Prompt | Transcribe each record below word for word.

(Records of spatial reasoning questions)

◆ ◆ ◆ ◆

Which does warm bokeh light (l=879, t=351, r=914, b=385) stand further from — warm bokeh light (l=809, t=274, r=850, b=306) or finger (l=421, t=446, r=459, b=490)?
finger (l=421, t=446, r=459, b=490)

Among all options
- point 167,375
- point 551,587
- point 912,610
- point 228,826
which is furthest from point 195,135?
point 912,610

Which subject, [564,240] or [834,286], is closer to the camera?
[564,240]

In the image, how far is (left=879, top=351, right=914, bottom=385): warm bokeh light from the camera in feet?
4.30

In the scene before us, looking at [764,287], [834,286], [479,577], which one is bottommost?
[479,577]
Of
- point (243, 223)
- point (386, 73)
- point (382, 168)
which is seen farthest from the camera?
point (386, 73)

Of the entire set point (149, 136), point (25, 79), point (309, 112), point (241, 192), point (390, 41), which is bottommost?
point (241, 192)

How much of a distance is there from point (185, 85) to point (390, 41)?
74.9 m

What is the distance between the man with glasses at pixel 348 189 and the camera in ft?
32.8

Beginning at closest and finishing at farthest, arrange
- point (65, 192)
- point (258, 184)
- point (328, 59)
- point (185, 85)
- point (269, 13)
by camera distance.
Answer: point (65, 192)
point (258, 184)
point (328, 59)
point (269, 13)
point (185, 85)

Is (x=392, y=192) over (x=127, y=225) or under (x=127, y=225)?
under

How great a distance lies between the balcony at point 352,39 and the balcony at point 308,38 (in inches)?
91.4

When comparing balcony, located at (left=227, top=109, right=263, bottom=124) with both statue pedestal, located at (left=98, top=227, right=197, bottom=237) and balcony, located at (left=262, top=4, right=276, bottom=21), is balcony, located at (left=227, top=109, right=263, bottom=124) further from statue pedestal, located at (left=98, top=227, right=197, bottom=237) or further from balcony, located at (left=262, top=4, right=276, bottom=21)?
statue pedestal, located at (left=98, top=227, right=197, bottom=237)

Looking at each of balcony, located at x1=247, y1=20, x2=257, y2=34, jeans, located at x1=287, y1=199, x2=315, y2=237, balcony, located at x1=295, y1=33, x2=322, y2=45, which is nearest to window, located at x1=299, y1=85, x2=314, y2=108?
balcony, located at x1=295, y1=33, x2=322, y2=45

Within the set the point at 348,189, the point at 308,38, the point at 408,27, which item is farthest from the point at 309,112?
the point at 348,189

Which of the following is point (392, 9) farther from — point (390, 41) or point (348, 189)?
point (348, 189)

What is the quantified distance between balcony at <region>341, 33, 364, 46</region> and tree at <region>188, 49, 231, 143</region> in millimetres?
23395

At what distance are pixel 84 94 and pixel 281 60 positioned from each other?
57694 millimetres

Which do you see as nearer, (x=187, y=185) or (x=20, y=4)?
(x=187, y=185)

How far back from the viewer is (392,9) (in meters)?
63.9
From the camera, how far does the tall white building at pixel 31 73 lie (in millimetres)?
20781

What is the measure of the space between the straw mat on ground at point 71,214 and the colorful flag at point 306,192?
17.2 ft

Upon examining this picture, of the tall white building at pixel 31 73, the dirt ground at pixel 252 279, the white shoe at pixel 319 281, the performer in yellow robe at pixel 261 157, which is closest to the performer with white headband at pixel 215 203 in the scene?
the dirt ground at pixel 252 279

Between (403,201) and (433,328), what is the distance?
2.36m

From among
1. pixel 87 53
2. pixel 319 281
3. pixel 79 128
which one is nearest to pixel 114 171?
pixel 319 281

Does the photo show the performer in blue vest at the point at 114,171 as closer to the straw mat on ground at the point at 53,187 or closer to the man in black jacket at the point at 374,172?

◆ ◆ ◆ ◆

Solution to this task |
Which does warm bokeh light (l=879, t=351, r=914, b=385) stand further from — warm bokeh light (l=809, t=274, r=850, b=306) or finger (l=421, t=446, r=459, b=490)?
finger (l=421, t=446, r=459, b=490)

Among all options
- point 167,375
- point 551,587
- point 912,610
- point 228,826
which is furthest from point 195,135?
point 912,610

Which subject, [564,240] or [834,286], is closer to the camera?
[564,240]

In the image, how far is (left=879, top=351, right=914, bottom=385): warm bokeh light from the camera in feet?
4.30

In the scene before us, looking at [764,287], [834,286], [479,577], which one is bottommost?
[479,577]
Of
- point (243, 223)
- point (386, 73)
- point (382, 168)
which is seen farthest from the camera?
point (386, 73)

Of the entire set point (149, 136), point (25, 79), point (309, 112), point (241, 192), point (390, 41), which is bottommost?
point (241, 192)

How much of a distance is there from point (185, 85) to point (390, 41)?
74.9 m

What is the distance between the man with glasses at pixel 348 189 and the camera in ft?
32.8

Beginning at closest and finishing at farthest, arrange
- point (65, 192)
- point (258, 184)
- point (328, 59)
- point (185, 85)
- point (269, 13)
by camera distance.
Answer: point (65, 192)
point (258, 184)
point (328, 59)
point (269, 13)
point (185, 85)

Is (x=392, y=192) over (x=127, y=225) or under (x=127, y=225)?
under

How great a distance lies between the balcony at point 352,39 and the balcony at point 308,38 (in inches)?
91.4

When comparing balcony, located at (left=227, top=109, right=263, bottom=124) with both statue pedestal, located at (left=98, top=227, right=197, bottom=237) and balcony, located at (left=262, top=4, right=276, bottom=21), is balcony, located at (left=227, top=109, right=263, bottom=124) further from statue pedestal, located at (left=98, top=227, right=197, bottom=237) or further from balcony, located at (left=262, top=4, right=276, bottom=21)?
statue pedestal, located at (left=98, top=227, right=197, bottom=237)

Looking at each of balcony, located at x1=247, y1=20, x2=257, y2=34, jeans, located at x1=287, y1=199, x2=315, y2=237, balcony, located at x1=295, y1=33, x2=322, y2=45, which is nearest to window, located at x1=299, y1=85, x2=314, y2=108?
balcony, located at x1=295, y1=33, x2=322, y2=45

Within the set the point at 348,189, the point at 308,38, the point at 408,27, which item is farthest from the point at 309,112?
the point at 348,189

Which of the following is point (392, 9) farther from — point (390, 41) or point (348, 189)?
point (348, 189)

What is the quantified distance between balcony at <region>341, 33, 364, 46</region> and tree at <region>188, 49, 231, 143</region> in millimetres?
23395

At what distance are pixel 84 94 and pixel 281 60 positioned from each other?
57694 millimetres

Which do you see as nearer, (x=187, y=185) or (x=20, y=4)?
(x=187, y=185)

How far back from the viewer is (392,9) (in meters)?
63.9
From the camera, how far does the tall white building at pixel 31 73 lie (in millimetres)?
20781

What is the measure of the space between the straw mat on ground at point 71,214 and the colorful flag at point 306,192?
17.2 ft

Upon examining this picture, of the tall white building at pixel 31 73, the dirt ground at pixel 252 279, the white shoe at pixel 319 281, the performer in yellow robe at pixel 261 157, which is closest to the performer with white headband at pixel 215 203 in the scene?
the dirt ground at pixel 252 279

Between (403,201) and (433,328), what is the distance?
2.36m

From among
1. pixel 87 53
2. pixel 319 281
3. pixel 79 128
which one is nearest to pixel 114 171?
pixel 319 281

Does the photo show the performer in blue vest at the point at 114,171 as closer to the straw mat on ground at the point at 53,187 or closer to the man in black jacket at the point at 374,172?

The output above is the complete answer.